また子供のころからPCやゲーム機に慣れ親しんできた世代は、そういった機械がなかった世代よりも早く老眼が発症することもわかっています。スマホにピントを合わせ続けると、目の老化が進んで、本当に老眼になってしまうこともあります。
スマホを持つ前から近視だった人も油断するべきではありません。ただでさえ近視の人は眼鏡やコンタクトによる矯正で眼精疲労がたまりやすいので、スマホで負荷をかけすぎると身体にも異常が表れます。
スマホ老眼の予防法
スマホ老眼になってしまったら、またはスマホ老眼になりそうだと感じたら、すぐに目を休ませてください。
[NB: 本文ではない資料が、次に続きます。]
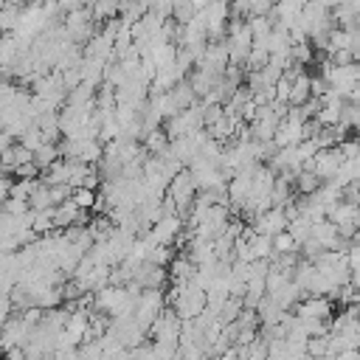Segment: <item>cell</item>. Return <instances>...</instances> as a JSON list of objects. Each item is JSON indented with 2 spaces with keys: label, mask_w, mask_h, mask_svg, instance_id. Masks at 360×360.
I'll list each match as a JSON object with an SVG mask.
<instances>
[{
  "label": "cell",
  "mask_w": 360,
  "mask_h": 360,
  "mask_svg": "<svg viewBox=\"0 0 360 360\" xmlns=\"http://www.w3.org/2000/svg\"><path fill=\"white\" fill-rule=\"evenodd\" d=\"M194 194H197V186L188 172H177L169 180V202H177V208H188Z\"/></svg>",
  "instance_id": "1"
},
{
  "label": "cell",
  "mask_w": 360,
  "mask_h": 360,
  "mask_svg": "<svg viewBox=\"0 0 360 360\" xmlns=\"http://www.w3.org/2000/svg\"><path fill=\"white\" fill-rule=\"evenodd\" d=\"M287 214H284V208H267L264 214H259L256 217V233H264V236H276V233H281V231H287Z\"/></svg>",
  "instance_id": "2"
},
{
  "label": "cell",
  "mask_w": 360,
  "mask_h": 360,
  "mask_svg": "<svg viewBox=\"0 0 360 360\" xmlns=\"http://www.w3.org/2000/svg\"><path fill=\"white\" fill-rule=\"evenodd\" d=\"M298 318H312V321H329L332 318V304L323 295H309L298 307Z\"/></svg>",
  "instance_id": "3"
},
{
  "label": "cell",
  "mask_w": 360,
  "mask_h": 360,
  "mask_svg": "<svg viewBox=\"0 0 360 360\" xmlns=\"http://www.w3.org/2000/svg\"><path fill=\"white\" fill-rule=\"evenodd\" d=\"M309 82H312V76H307L304 70L290 82V98H287V107H301V104H307V101L312 98V93H309Z\"/></svg>",
  "instance_id": "4"
},
{
  "label": "cell",
  "mask_w": 360,
  "mask_h": 360,
  "mask_svg": "<svg viewBox=\"0 0 360 360\" xmlns=\"http://www.w3.org/2000/svg\"><path fill=\"white\" fill-rule=\"evenodd\" d=\"M287 233L298 242V248H301V242H307L309 239V233H312V222L304 217V214H298V217H292L290 222H287Z\"/></svg>",
  "instance_id": "5"
},
{
  "label": "cell",
  "mask_w": 360,
  "mask_h": 360,
  "mask_svg": "<svg viewBox=\"0 0 360 360\" xmlns=\"http://www.w3.org/2000/svg\"><path fill=\"white\" fill-rule=\"evenodd\" d=\"M352 48V34L343 28H332L326 37V56H332L335 51H349Z\"/></svg>",
  "instance_id": "6"
},
{
  "label": "cell",
  "mask_w": 360,
  "mask_h": 360,
  "mask_svg": "<svg viewBox=\"0 0 360 360\" xmlns=\"http://www.w3.org/2000/svg\"><path fill=\"white\" fill-rule=\"evenodd\" d=\"M292 186H295V188H298L304 197H309V194H315V191H318L321 180H318L312 172H304V169H301V172L292 177Z\"/></svg>",
  "instance_id": "7"
},
{
  "label": "cell",
  "mask_w": 360,
  "mask_h": 360,
  "mask_svg": "<svg viewBox=\"0 0 360 360\" xmlns=\"http://www.w3.org/2000/svg\"><path fill=\"white\" fill-rule=\"evenodd\" d=\"M273 253L276 256H281V253H298V242L287 231H281V233L273 236Z\"/></svg>",
  "instance_id": "8"
},
{
  "label": "cell",
  "mask_w": 360,
  "mask_h": 360,
  "mask_svg": "<svg viewBox=\"0 0 360 360\" xmlns=\"http://www.w3.org/2000/svg\"><path fill=\"white\" fill-rule=\"evenodd\" d=\"M70 200H73V205H76V208H82V211L96 205V194H93V188H76Z\"/></svg>",
  "instance_id": "9"
},
{
  "label": "cell",
  "mask_w": 360,
  "mask_h": 360,
  "mask_svg": "<svg viewBox=\"0 0 360 360\" xmlns=\"http://www.w3.org/2000/svg\"><path fill=\"white\" fill-rule=\"evenodd\" d=\"M146 149L149 152H166V135L160 132V129H152V132H146Z\"/></svg>",
  "instance_id": "10"
},
{
  "label": "cell",
  "mask_w": 360,
  "mask_h": 360,
  "mask_svg": "<svg viewBox=\"0 0 360 360\" xmlns=\"http://www.w3.org/2000/svg\"><path fill=\"white\" fill-rule=\"evenodd\" d=\"M332 360H360V352H354V349H349V352H338Z\"/></svg>",
  "instance_id": "11"
},
{
  "label": "cell",
  "mask_w": 360,
  "mask_h": 360,
  "mask_svg": "<svg viewBox=\"0 0 360 360\" xmlns=\"http://www.w3.org/2000/svg\"><path fill=\"white\" fill-rule=\"evenodd\" d=\"M354 0H338V6H352Z\"/></svg>",
  "instance_id": "12"
}]
</instances>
具体的にはちょっとした時間に遠くを見るようにしましょう。5メートル以上先のものを見るようにします。よくスマホを使用する場所の近くにあるなら、アプリのローディング時間や、1つの作業を終えるたびに窓の外を見るのもいいかもしれません。
ピントが近くに固定されてしまっているのが問題なのですから、目の休憩もかねて遠くにピントを合わせることで、緊張をほぐしましょう。
ホットアイマスクによるアイケアも効果的です。美容効果も得られます。ドラッグストアなどで購入するのもいいですが、毎日のことですから、蒸しタオルでも構いません。
タオルを濡らしてよく絞り、電子レンジで30秒ほど温めると蒸しタオルの完成です。目をつぶって上を向き、まぶたの上からそっと蒸しタオルを乗せて冷めるまで放置します。目の疲労だけでなく、肩こりなどの諸症状も改善されます。
まとめ
いかがでしたか?スマホや電子機器による便利な生活は、わたしたちの視力と引き換えにもたらされているんですね。強度の近視も老眼も眼精疲労も生活に多大な悪影響を及ぼします。ピントが完全に固定されてしまう前に、目を休ませてあげてくださいね。